Aqui é preciso entrar, ainda que brevemente, nos meandros jurídicos. A compra de um imóvel na planta não representa a assinatura de um contrato de compra e venda, mas sim a assinatura de uma promessa de compra e venda. Uma diferença irrelevante? Nada disso. “Durante a construção, o comprador não é proprietário de um imóvel, ele está concedendo um financiamento à incorporadora”, diz Tapai. “Quando tomar posse do imóvel, ele então passa a ser proprietário de um bem sobre o qual pesa uma dívida, e sua relação passa a ser com o banco.”

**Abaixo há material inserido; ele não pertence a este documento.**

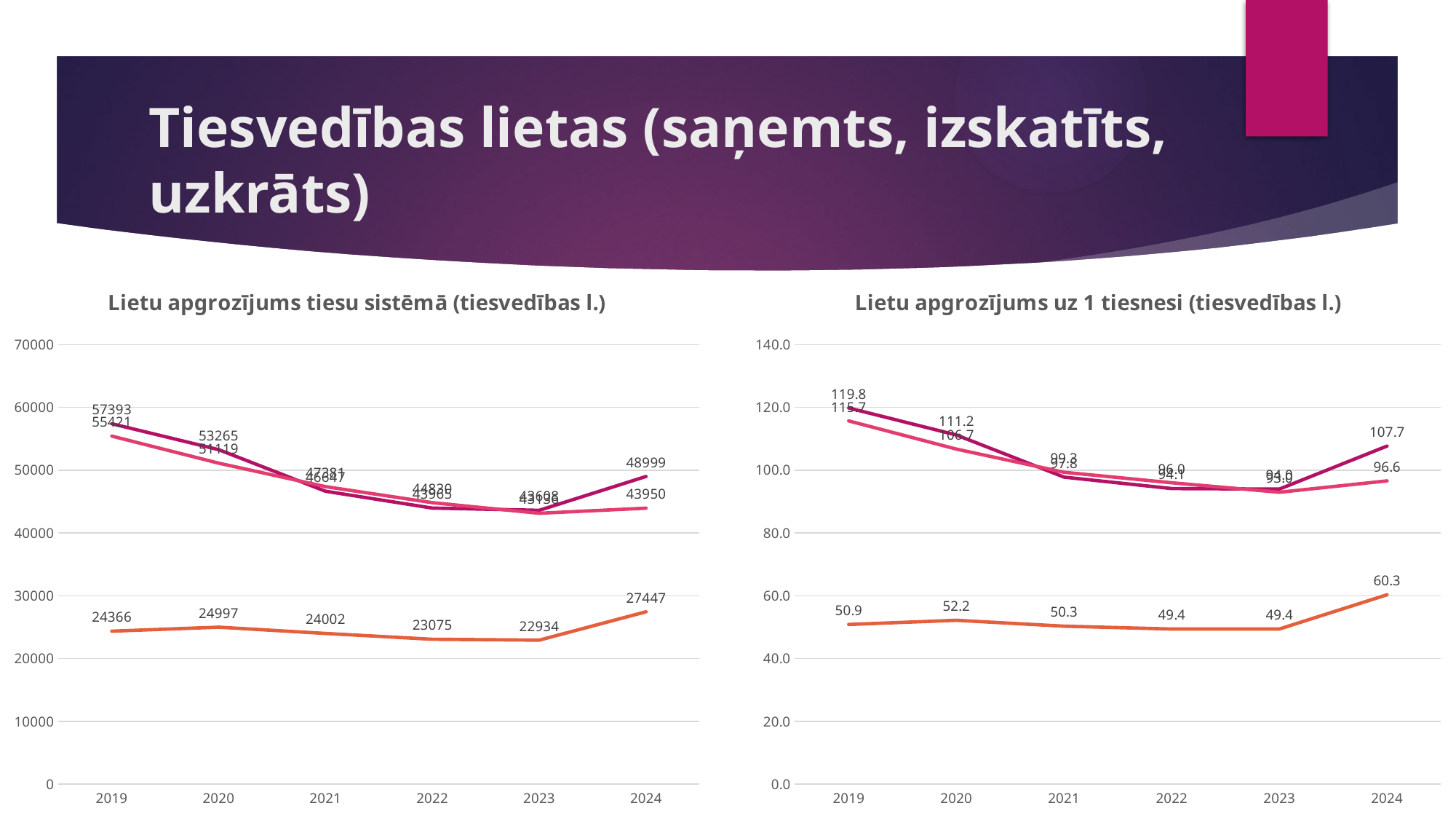
In the chart "Lietu apgrozījums tiesu sistēmā (tiesvedības l.)", is the value of the dark purple line in 2024 greater or less than 40000? greater What kind of chart is "Lietu apgrozījums tiesu sistēmā (tiesvedības l.)"? line chart In the chart "Lietu apgrozījums tiesu sistēmā (tiesvedības l.)", in which year is the orange line lowest? 2023 What is the title of the chart on the right side of the slide? Lietu apgrozījums uz 1 tiesnesi (tiesvedības l.) In the chart "Lietu apgrozījums uz 1 tiesnesi (tiesvedības l.)", which is larger in 2024: the dark purple line or the pink line? the dark purple line In the chart "Lietu apgrozījums tiesu sistēmā (tiesvedības l.)", what is the value of the dark purple line in 2019? 57393 In the chart "Lietu apgrozījums uz 1 tiesnesi (tiesvedības l.)", does the dark purple line rise or fall from 2019 to 2020? fall In the chart "Lietu apgrozījums tiesu sistēmā (tiesvedības l.)", how many years are shown on the x axis? 6 In the chart "Lietu apgrozījums uz 1 tiesnesi (tiesvedības l.)", in which year is the dark purple line highest? 2019 In the chart "Lietu apgrozījums tiesu sistēmā (tiesvedības l.)", what is the value of the orange line in 2024? 27447 In the chart "Lietu apgrozījums uz 1 tiesnesi (tiesvedības l.)", what is the value of the orange line in 2024? 60.3 In the chart "Lietu apgrozījums tiesu sistēmā (tiesvedības l.)", what is the difference between the orange line's values in 2024 and 2023? 4513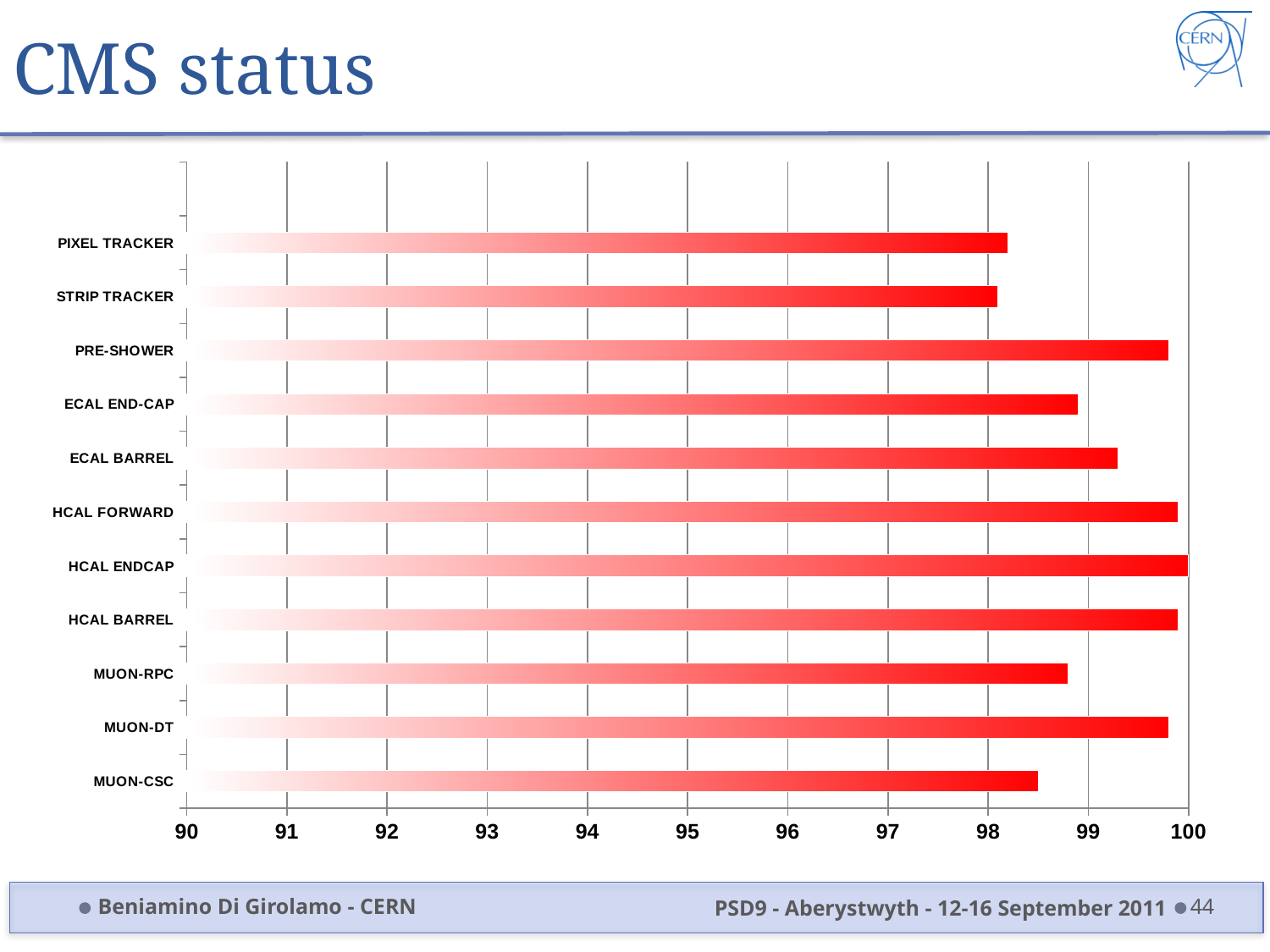
Which has the larger value, HCAL FORWARD or MUON-RPC? HCAL FORWARD Is the value for MUON-CSC greater or less than 98? greater What are the minimum and maximum values shown on the horizontal axis? 90 and 100 Is the value for MUON-RPC greater or less than 99? less Is the value for MUON-CSC greater or less than 99? less How many detector categories are plotted in the chart? 11 What kind of chart is shown on the slide? bar chart Which has the larger value, PRE-SHOWER or MUON-CSC? PRE-SHOWER Which has the larger value, ECAL BARREL or ECAL END-CAP? ECAL BARREL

Para não ficar em uma situação frágil, o consumidor deve adotar uma postura cautelosa logo no começo das conversas. Os corretores de imóveis estão mais interessados nas comissões que vão receber se fecharem a venda do que na capacidade de o comprador pagar o imóvel. Assim, desconfie dos argumentos de que “esta unidade está reservada, o interessado ficou de trazer o cheque ainda hoje”, ou ainda “eu não poderia fazer isso, mas vou oferecer uma condição especial para você.” evite, portanto, qualquer decisão precipitada ou emotiva. “Nenhum negócio deveria ser fechado antes da terceira ou quarta visita ao stand de vendas”, diz Tapai. “Isso ajuda a reduzir a carga emocional do negócio.
Se as contas parecem fazer sentido, é hora de ler o contrato com lupa. Segundo um consultor com experiência no setor, em alguns casos a incorporadora estabelece uma multa de 20% do valor do imóvel em caso de desistência antecipada. “Como esse é o percentual que ela precisa para erguer a obra, na prática ela zera seus custos se o comprador desistir”, diz ele. Multas desse tamanho são consideradas abusivas e podem ser contestadas na Justiça. Também não aceite cláusulas que especificam que o negócio é irretratável.
“Não se pode impedir a outra parte de desistir de um negócio, o máximo que se pode fazer é impor uma penalidade em caso de desistência”, diz o advogado. Se houver qualquer desconfiança de que não será possível obter ou pagar um financiamento bancário, é hora de desistir. Segundo a advogada Maria Inês Dolci, coordenadora da associação de consumidores Proteste, o consumidor tem o direito de desistir da compra a qualquer momento, desde que ainda não tenha tomado posse do imóvel.
“Ao receber o imóvel, o comprador perde o direito de devolvê-lo à incorporadora”, diz ela. “Se não conseguir honrar as prestações, ou se não conseguir um financiamento, ele estará inadimplente e corre risco de execução.” Assim, se as contas estiverem dando sinais de não fechar é não tomar posse do apartamento. “Enquanto estiver na primeira fase, antes das chaves, o comprador tem mais direitos.” E se prepare para dias tensos. Enquanto estava pagando as prestações, você era uma fonte de alegria para a incorporadora.
Ao exigir o distrato, você passa a ser um problema, e as empresas não vão tornar seu caminho mais fácil. Para sua sorte, tanto a lei quanto a jurisprudência, que é interpretação na norma legal pelo Judiciário, estão a seu favor. “Está pacificado pelo Superior Tribunal de Justiça que o cliente tem direito ao distrato, e que a incorporadora poderá reter, no máximo, 15% dos recursos já depositados, para compensar os gastos com comissões e publicidade”, diz Maria Inês.
“Outro ponto que também é pacífico é que a devolução tem de ser feita de uma só vez, a incorporadora não pode pagar em prestações.” Isso vale ainda que o cliente esteja inadimplente em algumas parcelas. Provavelmente será necessário recorrer aos serviços de um advogado. “Muitas empresas se aproveitam de um momento de fragilidade financeira do comprador para impor retenções maiores, multas ou pagamentos parcelados”, diz Tapai. “Nesses casos, a recomendação é não assinar nada nem receber qualquer valor, pois o prejuízo pode ser bem maior.”